MANY of us, myself included, have tried and failed to keep a diary.

For Monty Python star Michael Palin the desire to note down what he did each day dates back to his school days.

“The spur I suppose was in my childhood. I loved keeping lists. All the films I went to see, I kept a list of them all and I would write at the end what I thought of them, which was usually ‘great!!!!’, ‘fantastic!!!!’ four exclamation marks,” he says.

“I loved sport so I would keep a note of cricketers and Sheffield United results and that sort of thing. I liked to write things down and remember them. That was really the root of the desire to keep a diary.

“I have got 1955 school diaries from when I was 11. An exciting day would be ‘got hit on nose in playground’ or ‘Jenkinson was sick’. Those would be the little highlights, otherwise it was just ‘school’ - little moments which bring back what it was like at school at the time, even though they were fairly crude entries.”

Palin starting keeping a diary religiously from April 1969, following the birth of the first of his three children.

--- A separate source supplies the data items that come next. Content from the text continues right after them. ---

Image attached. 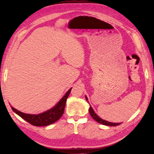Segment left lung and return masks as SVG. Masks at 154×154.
<instances>
[{
  "instance_id": "1",
  "label": "left lung",
  "mask_w": 154,
  "mask_h": 154,
  "mask_svg": "<svg viewBox=\"0 0 154 154\" xmlns=\"http://www.w3.org/2000/svg\"><path fill=\"white\" fill-rule=\"evenodd\" d=\"M86 99L88 101V98L86 96ZM89 112L91 115V116L93 117V118L98 123H100L101 124L105 125H109V126H116V125H119V124H121V123H113V122H110L106 121L105 120H103V119L100 118L94 111V110L93 109V108L91 107V106H90L89 109Z\"/></svg>"
}]
</instances>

The Northern Echo: Michael Palin credit John Swannell

“We had our first child and he was six months old and I was quite a heavy smoker,” he recalls. “I realised it wasn’t very nice for him. He would climb on my lap and throw his arms around me and I would have to get the cigarette out the way and stub it out. “So I gave up smoking and I felt a great surge of willpower. I thought ‘what can I do with this newfound willpower?’ I said ‘I have always wanted to keep a diary and now I will really try and do it’ and I did.”

Those diaries have now been read by millions worldwide following the publication of The Python Years: Diaries 1969-1979 and Halfway to Hollywood: Diaries 1980-1988 and the latest instalment, Travelling to Work: Diaries 1988 to 1998.

As a celebrity Palin’s life is full and varied, ripe for diary writing, but he believes that everyone’s lives are interested and varied enough to warrant recording.

“It doesn’t really matter what you are doing. It’s a kind of frame of mind. There are diaries written by people who had really everyday lives and would write down if they were an engineer that they inspected a bridge, measured this and had done that. That’s because they wanted to do like I did – keep a record of their lives,” he said.

“I have become very interested in something called the Great Diary Project which is an archive in London where they are gathering together ordinary people’s diaries. If someone, for instance, finds in their grandfather’s papers up in an attic that he kept a diary you can get in touch with these people and they will look after it. They have got about 8,000 diaries now of ordinary people.

“I have seen some of them and these are people whose lives were not extraordinary in any particular shape. It’s just they were extraordinary because they were lived by that one person at that time. Their work may just be something they hate, salaried work sitting at a desk, but it means they notice other things whilst they are there which makes the diary very valuable.”

Even high profile stars have boring days, so would Palin ever consider embellishing an entry?

“Oh no absolutely not, that would be cheating,” he says. “What I value about the diaries is looking back and seeing how complex one’s life was. There was no smooth progress. There were days when things just seemed disastrous and you thought ‘how can you just go on doing this stuff?’ and then the next day the sun would shine and something would happen and someone would ring up and there’s a totally different mood.

“I always thought I was a fairly consistent person, with a very regular outlook on life, but the diary proves otherwise. It shows you are taking incredible risks at certain points and missing things at other points. To change it would be like airbrushing history and I don’t want to do that.”

For Palin there is nothing better than pen and ink when it comes to collating one’s activities.

“I write by hand. I always write longhand and I usually write in the morning rather than in the evening,” he says. “If I am travelling a lot I just take a notebook and jot things down. If I am at home at my desk I would try to take a bit more care over the day before, but not get too obsessed by it.

“I took some advice from (playwright) Alan Bennett because he keeps wonderful diaries. He said he had to give up because he was living for the diary rather than the other way round. You have got to get the balance right.

“You have got to be living and the diary has to be, as best you can within 15 to 20 minutes the next day, the best sort of record you can keep. Not perfect, ever.”

Surely, though, in this day and age with the likes of Facebook the need for a diary is on the wane? Palin disagrees.

“I am old fashioned. I value the privacy of a diary. What we have now is a sort of pressure to communicate with the world instantly. The great thing about a diary is you can put your thoughts down for that day and put them away in a drawer and you may not read them for another 20 years,” he says.

“Somehow that gives you slightly more freedom and means you are not constantly aware of an audience out there. You are writing really for yourself. It’s a private thing.

“There was a remark by the head of Google or something like that that this was the end of the age of privacy. I thought that was absolutely chilling stuff, but I know what they mean.

“But a written diary is a bastion of privacy.”